3. bölüm

39 12 59
                                    

Selamın aleyküm
Nasılsınız bal portuklarım? Ben çok iyiyim ayol. Hemen 3. Bölüm ile gelmek istedim size. Bölümleri her gün atıcam. Okunma sayısı ve oy sayısı az olsa bile. Eminim ki bir gün. Keşfedilir bu kitabım ve iyi yerlere gelebilirim. Siz yinede kitap hakkında ki bütün düşüncelerinizi yorumlarda bildirin. Beni bildirim yağmuruna tuturun.

"Keyifli okumalar"

Ha bu arada bu kitabın ilk iki gerçek okuyucusunu bu bölüme etiketlemek istiyorum. Umarım yakın zamanda artar.

@NazzBakshiyeva
@xLina8



"Hey" kulağıma gelen bu itici ses ile gözlerim hafiften aralanmıştı. Ellerimi hemen gözüme koyarak iyice ovdum. "Kime diyorum? kalkın." Üzerimize doğru bağıran Birgül'e doğru kaçamak bir bakış attım. Ellerini göğüsünde bitiştirmiş bize doğru itici gözler ile bakıyordu.

"Noldu abla" diyen Zelal yataktan yavaşça esner pozisyonda, gözlerini ova ova kalkmıştı. Onun kalkması ile bende yattığım yerden doğruldum. "Noluyor?" Diyerek Birgül'e doğru boş bakışlar atıyordum.

"Oh hayata size güzel. Saat olmuş akşamın sekizi. Misafirler daha yeni gitti. Bütün işleri bana bırakıp, yatmaya utanmıyor musunuz?" Diyen Birgül'e doğru gözlerimi devirip, yataktan kalktım. Zelal de bende uykuya kalmıştık. Baya uzun yatmışız. Saat sekiz di.

"Yok Birgül utanmadık. Utanıcak bir şey yok. Yarında biz yaparız. Ne var bunda" diyerek, Birgül'e doğru sert bir sesle konuşuyordum.

"Bak bak laflara bak. Boş yapmada giyinip gelin. Herkes sizi bekliyor yemekte." Dedi. İkimize doğru kinci bir bakış atarak. "Ha! Bu arada, seni eşyasız gördüm. Valiz falan yoktu galiba. Sakın benim eşyalarımdan giyiniyim deme." Diyerek, son uyarısını yapıp, bir hışımla odadan çıktı.

Ay götüm! Meraklıydık senin o eski püskü kıyafetlerine. Pis gıcık şey.
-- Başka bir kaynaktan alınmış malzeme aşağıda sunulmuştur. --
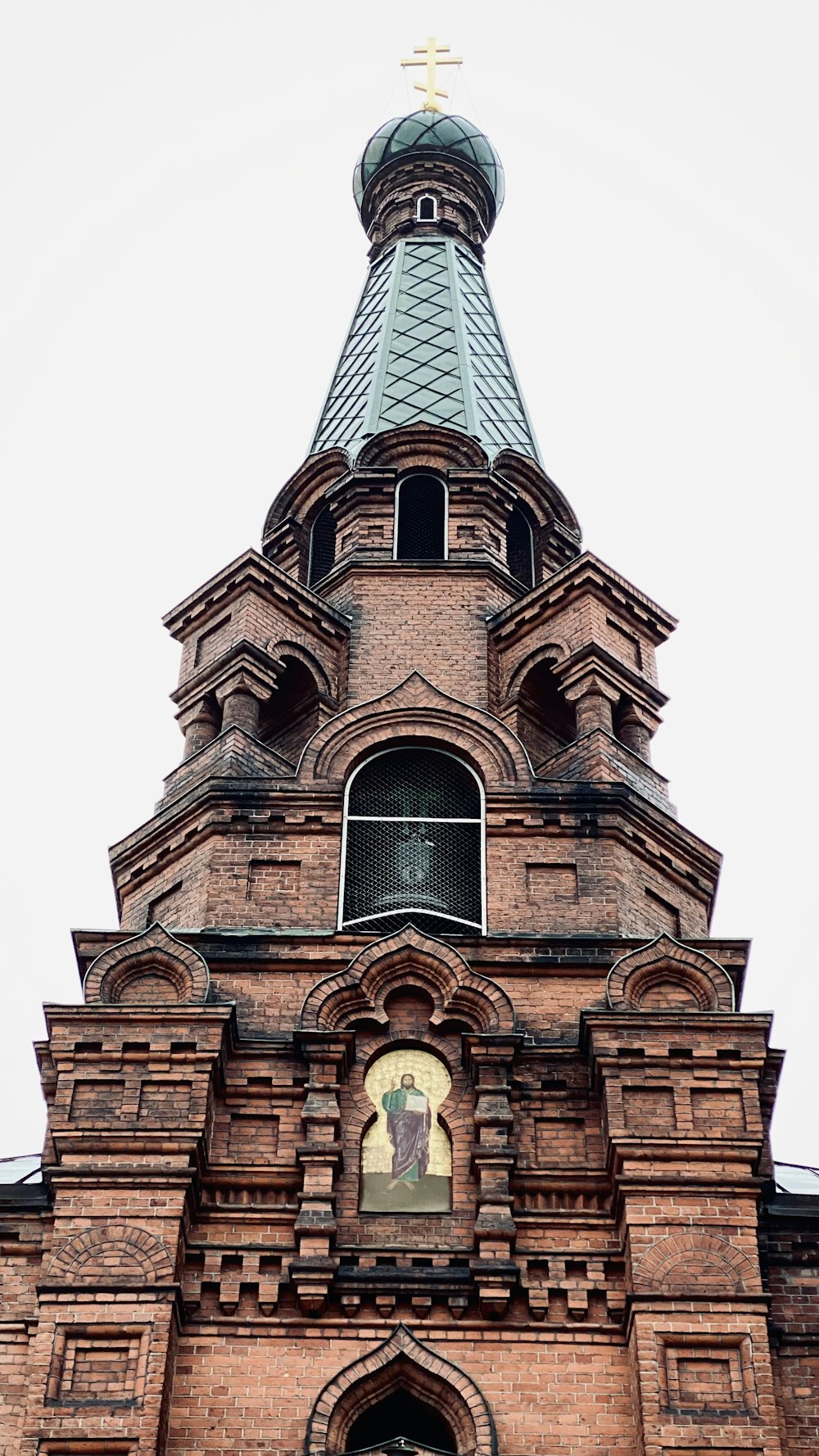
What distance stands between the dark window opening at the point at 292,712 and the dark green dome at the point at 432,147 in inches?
525

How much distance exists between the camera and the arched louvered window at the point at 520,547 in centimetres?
2617

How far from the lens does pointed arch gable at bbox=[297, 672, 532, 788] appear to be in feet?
68.4

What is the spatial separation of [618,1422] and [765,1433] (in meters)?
1.01

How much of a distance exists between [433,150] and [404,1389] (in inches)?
865

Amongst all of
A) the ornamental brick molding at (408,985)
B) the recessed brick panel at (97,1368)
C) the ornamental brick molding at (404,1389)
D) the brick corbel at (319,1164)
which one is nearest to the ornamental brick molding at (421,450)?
the ornamental brick molding at (408,985)

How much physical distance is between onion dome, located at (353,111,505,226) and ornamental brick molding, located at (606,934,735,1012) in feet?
59.2

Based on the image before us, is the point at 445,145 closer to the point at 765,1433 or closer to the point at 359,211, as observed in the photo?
the point at 359,211

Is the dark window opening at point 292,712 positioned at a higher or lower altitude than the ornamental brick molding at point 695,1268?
higher

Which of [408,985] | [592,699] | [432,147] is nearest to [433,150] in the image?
[432,147]

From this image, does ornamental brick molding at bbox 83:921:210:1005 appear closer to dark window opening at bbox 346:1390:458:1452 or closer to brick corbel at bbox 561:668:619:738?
dark window opening at bbox 346:1390:458:1452

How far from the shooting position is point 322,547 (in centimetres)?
2605

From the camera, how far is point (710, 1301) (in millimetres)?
16062

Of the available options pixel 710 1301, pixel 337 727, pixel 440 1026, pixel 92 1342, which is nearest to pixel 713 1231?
pixel 710 1301

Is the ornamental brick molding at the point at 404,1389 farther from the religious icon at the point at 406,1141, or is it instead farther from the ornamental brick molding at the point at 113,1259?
the ornamental brick molding at the point at 113,1259
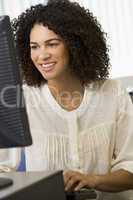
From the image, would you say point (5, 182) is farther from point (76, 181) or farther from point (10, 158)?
point (10, 158)

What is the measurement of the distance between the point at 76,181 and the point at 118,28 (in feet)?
5.72

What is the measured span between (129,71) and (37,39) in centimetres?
130

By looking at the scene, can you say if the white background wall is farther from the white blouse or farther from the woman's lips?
the woman's lips

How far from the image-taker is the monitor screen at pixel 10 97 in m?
0.88

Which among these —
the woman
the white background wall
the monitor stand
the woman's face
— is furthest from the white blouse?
the white background wall

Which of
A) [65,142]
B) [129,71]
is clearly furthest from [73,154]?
[129,71]

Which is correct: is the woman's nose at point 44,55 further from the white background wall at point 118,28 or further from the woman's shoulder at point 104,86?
the white background wall at point 118,28

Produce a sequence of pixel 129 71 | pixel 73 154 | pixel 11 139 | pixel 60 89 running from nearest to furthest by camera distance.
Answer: pixel 11 139 → pixel 73 154 → pixel 60 89 → pixel 129 71

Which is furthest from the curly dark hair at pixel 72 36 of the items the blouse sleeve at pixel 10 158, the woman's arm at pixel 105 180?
the woman's arm at pixel 105 180

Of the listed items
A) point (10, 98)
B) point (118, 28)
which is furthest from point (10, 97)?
point (118, 28)

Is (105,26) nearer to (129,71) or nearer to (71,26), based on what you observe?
(129,71)

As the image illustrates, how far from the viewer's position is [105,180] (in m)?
1.41

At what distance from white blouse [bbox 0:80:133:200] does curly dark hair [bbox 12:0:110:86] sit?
0.08m

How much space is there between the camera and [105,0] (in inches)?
110
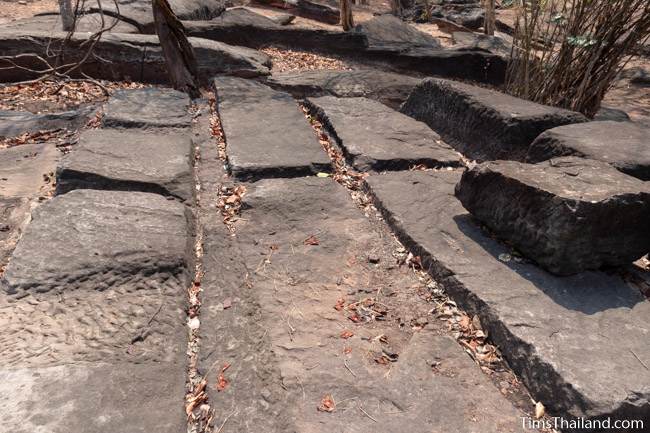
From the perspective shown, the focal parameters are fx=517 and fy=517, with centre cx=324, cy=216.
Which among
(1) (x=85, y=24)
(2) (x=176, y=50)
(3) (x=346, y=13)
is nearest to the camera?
(2) (x=176, y=50)

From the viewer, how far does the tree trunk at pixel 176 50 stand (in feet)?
12.6

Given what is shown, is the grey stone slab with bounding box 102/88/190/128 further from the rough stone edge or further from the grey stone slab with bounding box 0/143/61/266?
the rough stone edge

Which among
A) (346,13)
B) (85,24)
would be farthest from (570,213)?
(346,13)

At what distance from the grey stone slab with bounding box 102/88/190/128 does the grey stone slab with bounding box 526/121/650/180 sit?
7.15 ft

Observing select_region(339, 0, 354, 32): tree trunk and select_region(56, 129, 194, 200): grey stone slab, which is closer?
select_region(56, 129, 194, 200): grey stone slab

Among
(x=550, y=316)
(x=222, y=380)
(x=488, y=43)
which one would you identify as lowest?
(x=222, y=380)

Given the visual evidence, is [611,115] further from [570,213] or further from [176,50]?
[176,50]

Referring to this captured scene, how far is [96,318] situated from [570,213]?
64.4 inches

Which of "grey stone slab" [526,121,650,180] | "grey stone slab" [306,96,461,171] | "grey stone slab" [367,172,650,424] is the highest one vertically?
"grey stone slab" [526,121,650,180]

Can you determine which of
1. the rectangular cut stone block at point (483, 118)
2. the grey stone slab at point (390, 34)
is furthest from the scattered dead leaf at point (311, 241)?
the grey stone slab at point (390, 34)

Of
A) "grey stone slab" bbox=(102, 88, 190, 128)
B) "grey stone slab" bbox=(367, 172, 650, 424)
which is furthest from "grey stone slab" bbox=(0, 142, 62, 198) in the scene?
"grey stone slab" bbox=(367, 172, 650, 424)

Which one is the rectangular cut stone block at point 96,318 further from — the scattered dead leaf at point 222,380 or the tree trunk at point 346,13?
the tree trunk at point 346,13

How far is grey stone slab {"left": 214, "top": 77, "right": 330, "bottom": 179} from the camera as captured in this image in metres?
2.82

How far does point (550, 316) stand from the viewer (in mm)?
1724
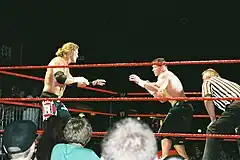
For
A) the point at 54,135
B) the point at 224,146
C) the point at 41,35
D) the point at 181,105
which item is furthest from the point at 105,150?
the point at 41,35

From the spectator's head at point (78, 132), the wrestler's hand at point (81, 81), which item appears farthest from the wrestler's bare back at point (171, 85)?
the spectator's head at point (78, 132)

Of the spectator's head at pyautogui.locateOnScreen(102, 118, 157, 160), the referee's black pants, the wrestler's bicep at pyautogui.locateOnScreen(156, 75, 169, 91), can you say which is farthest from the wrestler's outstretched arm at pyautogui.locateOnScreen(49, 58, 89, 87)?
the spectator's head at pyautogui.locateOnScreen(102, 118, 157, 160)

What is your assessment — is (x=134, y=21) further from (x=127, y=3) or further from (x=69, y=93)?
(x=69, y=93)

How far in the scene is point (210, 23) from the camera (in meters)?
11.5

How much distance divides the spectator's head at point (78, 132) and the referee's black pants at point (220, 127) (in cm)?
192

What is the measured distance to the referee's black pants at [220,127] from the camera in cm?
480

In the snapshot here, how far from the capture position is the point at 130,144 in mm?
2494

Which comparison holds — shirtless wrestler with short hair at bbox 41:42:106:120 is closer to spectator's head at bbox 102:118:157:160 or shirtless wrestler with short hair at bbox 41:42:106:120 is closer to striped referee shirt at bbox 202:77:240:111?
striped referee shirt at bbox 202:77:240:111

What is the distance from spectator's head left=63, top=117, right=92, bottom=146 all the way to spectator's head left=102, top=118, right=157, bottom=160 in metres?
0.54

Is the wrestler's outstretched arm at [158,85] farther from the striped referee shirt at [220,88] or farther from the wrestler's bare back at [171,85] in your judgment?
the striped referee shirt at [220,88]

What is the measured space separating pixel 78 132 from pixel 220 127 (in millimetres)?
2080

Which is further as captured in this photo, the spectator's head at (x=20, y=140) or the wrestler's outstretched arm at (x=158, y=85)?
the wrestler's outstretched arm at (x=158, y=85)

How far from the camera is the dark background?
11164 mm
"Boşver abla sen onu, gel benim eşyalarımdan alalım bir şey" diyen Zelal yataktan kalkarak, yanımda kolumu sıvazladı. "Hem onunki sana olmaz. Kilo farkı var şekerim. Onunkiler sana bol gelir" diyen Zelal hafif kıkırdadığında, bende ona doğru güldüm. Paris'ten döndüğümde yanıma hiçbir şey almadan dönmüştüm. O panikle sadece Mardin'den kaçtığım geceki elbise mi giyip gelmiştim. Burda öyle istediğin gibi giyinemezdin. Bu yüzden o elbisemi giyip gelmiştim.

"Hadi gel odamda değişelim üstümüzü." Diyen Zelal'e gülümseyerek, onun odasına doğru gittik. Zelal ve benim fizik yapım birbirimize çok benziyordu. Bu yüzden elbiselerimiz hep birbirimize olurdu. Eskiden de hep giyerdik birbirimizin üstünü. Ne çok anı var aklımda dinmeyen, susmayan..

Dolabın kapağını açan Zelal eline ilk gelen şeyi çıkartıp, bana uzattı. Koyu mavi bir elbiseydi. Yine bileğe kadar uzanıyordu boyu. Üstündeki yeşil elbisenin hemen hemen aynısıydı. Belden ince aşağıya doğru bollaşan bir elbiseydi. Açık bir elbise değildi. Giymek için gayet uygundu.